Karachi to vote without fear for the first time: Bilawal

By Our Correspondent
June 13, 2018

The people of Karachi will be exercising their right of franchise without any coercion or intimidation for the first time in next month’s general elections, said Bilawal Bhutto Zardari on Tuesday.

The Pakistan Peoples Party (PPP) chief chaired a meeting of leaders of the party’s Karachi division at the Bilawal House to discuss their election strategy in the city. The younger Zardari said Karachi has been freed from the clutches of Na Maloom Afraad (unidentified persons), adding that peace has been restored in the metropolis to a great extent due to the initiatives and efforts of the PPP government.

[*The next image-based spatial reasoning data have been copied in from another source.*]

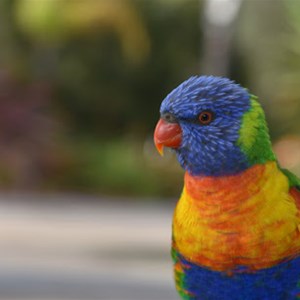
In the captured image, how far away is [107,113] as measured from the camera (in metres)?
8.62

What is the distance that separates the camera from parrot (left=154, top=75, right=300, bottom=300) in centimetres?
142

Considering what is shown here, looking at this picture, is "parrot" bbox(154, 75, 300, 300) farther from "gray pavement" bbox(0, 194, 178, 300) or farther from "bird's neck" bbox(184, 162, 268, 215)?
"gray pavement" bbox(0, 194, 178, 300)

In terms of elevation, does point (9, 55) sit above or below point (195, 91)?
above

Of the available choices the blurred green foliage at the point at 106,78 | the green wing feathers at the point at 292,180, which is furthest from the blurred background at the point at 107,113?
the green wing feathers at the point at 292,180

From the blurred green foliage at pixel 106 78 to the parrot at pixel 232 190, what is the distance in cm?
572

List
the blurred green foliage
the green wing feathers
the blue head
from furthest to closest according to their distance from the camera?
the blurred green foliage
the green wing feathers
the blue head

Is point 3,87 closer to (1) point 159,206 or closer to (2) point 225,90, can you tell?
(1) point 159,206

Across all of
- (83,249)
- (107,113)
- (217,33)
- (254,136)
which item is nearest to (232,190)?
(254,136)

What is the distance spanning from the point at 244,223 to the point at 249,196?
6cm

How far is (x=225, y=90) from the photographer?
55.9 inches

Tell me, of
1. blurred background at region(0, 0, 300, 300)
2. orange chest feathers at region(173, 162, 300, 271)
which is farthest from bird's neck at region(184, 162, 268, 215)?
blurred background at region(0, 0, 300, 300)

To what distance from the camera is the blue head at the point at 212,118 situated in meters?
1.41

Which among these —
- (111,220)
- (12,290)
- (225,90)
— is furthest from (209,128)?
(111,220)

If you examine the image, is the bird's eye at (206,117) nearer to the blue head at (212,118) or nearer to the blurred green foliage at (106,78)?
the blue head at (212,118)
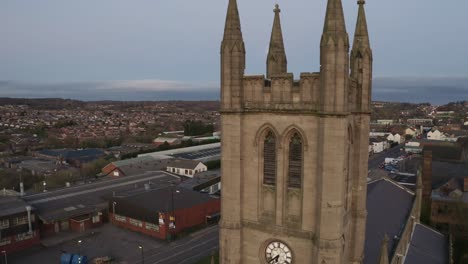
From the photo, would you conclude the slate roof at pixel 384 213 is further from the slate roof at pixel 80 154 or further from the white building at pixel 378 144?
the white building at pixel 378 144

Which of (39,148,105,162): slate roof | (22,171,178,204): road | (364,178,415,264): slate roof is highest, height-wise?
(364,178,415,264): slate roof

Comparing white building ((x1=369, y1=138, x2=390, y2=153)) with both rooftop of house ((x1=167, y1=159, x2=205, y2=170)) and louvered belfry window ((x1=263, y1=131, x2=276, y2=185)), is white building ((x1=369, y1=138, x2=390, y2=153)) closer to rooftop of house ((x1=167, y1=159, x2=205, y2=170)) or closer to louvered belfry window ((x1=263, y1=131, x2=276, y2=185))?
rooftop of house ((x1=167, y1=159, x2=205, y2=170))

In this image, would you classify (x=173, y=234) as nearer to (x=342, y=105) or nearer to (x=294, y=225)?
(x=294, y=225)

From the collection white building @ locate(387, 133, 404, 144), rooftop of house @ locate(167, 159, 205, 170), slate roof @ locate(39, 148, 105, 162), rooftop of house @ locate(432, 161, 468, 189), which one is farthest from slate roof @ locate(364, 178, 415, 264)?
white building @ locate(387, 133, 404, 144)

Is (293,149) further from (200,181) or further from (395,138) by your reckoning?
(395,138)

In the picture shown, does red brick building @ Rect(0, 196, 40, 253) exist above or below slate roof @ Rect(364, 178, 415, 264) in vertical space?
below

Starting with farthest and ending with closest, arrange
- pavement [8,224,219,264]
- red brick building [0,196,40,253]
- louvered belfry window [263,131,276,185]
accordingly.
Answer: red brick building [0,196,40,253] < pavement [8,224,219,264] < louvered belfry window [263,131,276,185]

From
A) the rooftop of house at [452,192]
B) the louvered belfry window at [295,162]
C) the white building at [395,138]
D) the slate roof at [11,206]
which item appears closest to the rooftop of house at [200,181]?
the slate roof at [11,206]

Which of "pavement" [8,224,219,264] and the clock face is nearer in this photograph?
the clock face

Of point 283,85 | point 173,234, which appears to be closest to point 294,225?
point 283,85
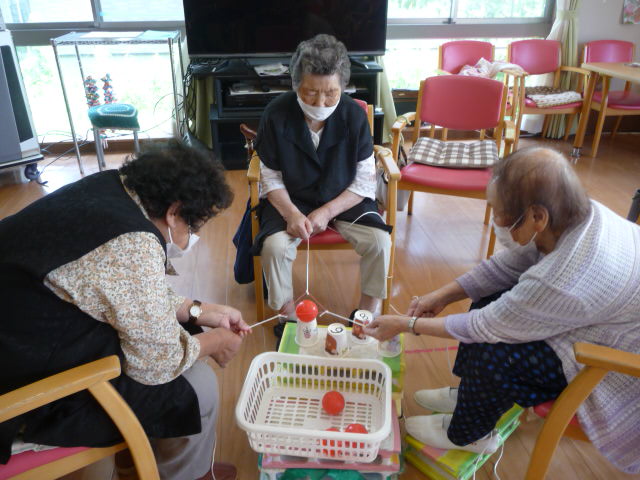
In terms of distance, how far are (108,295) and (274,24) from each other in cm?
311

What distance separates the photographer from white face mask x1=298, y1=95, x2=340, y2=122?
1.95 meters

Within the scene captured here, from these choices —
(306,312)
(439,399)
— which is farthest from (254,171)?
(439,399)

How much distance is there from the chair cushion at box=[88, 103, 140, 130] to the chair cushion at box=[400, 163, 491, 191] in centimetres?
199

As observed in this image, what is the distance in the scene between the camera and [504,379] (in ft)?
4.05

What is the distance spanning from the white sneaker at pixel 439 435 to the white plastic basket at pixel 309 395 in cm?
14

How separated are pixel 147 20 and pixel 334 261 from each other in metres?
2.69

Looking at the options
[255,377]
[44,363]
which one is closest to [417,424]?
[255,377]

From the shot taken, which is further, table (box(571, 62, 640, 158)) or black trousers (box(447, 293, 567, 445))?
table (box(571, 62, 640, 158))

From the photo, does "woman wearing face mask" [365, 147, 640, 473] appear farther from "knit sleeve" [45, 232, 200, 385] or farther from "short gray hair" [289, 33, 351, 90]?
"short gray hair" [289, 33, 351, 90]

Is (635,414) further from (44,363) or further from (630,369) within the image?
(44,363)

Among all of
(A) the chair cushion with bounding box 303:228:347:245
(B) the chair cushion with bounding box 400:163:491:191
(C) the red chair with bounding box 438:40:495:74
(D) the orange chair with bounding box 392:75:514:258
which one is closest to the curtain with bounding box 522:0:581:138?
(C) the red chair with bounding box 438:40:495:74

He said his party will sweep the general elections in Karachi because it has served the people of the city, who can easily differentiate between anti-PPP propaganda and the services rendered by the party for the metropolis.

He urged PPP leaders and workers to step up their electoral campaigns and take the message of the party to every door, telling the people that the PPP will transform Karachi into a city of opportunities for every resident.

Senate opposition leader Sherry Rehman, Rashid Rabbani, Waqar Mehdi, PPP Karachi President Saeed Ghani, General Secretary Javed Nagori, Nabeel Gabol, Yousuf Baloch, Najmi Alam, Khalil Hoath, Karamullah Waqasi, Nadia Gabol, Nadir Gabol and Shakeel Chaudhry were among those present in the meeting.

The PPP chairman himself is contesting in the July 25 general elections for the NA-246 constituency in Karachi’s Lyari Town, as well as for NA-200 in Larkana. If he wins both seats, it is likely that he will retain his native Larkana constituency and vacate the Lyari constituency, which can later be contested by his sister Aseefa Bhutto Zardari in a by-election. Bilawal is also contesting for NA-8 in Malakand.

The PPP awarded tickets to 12 women on Sunday to contest the elections on general seats. Seven of them are from Karachi, and they are being fielded in constituencies within Muttahida Qaumi Movement (MQM) strongholds, where the PPP has a weak vote bank.

All political parties are obliged to award party tickets to women for at least five per cent of the general seats of the national and provincial assemblies they are contesting for. The PPP has a history of fielding women in direct elections, and the party’s list of national and provincial assembly candidates issued on Sunday contains names of 12 female candidates who will face off their rivals on July 25.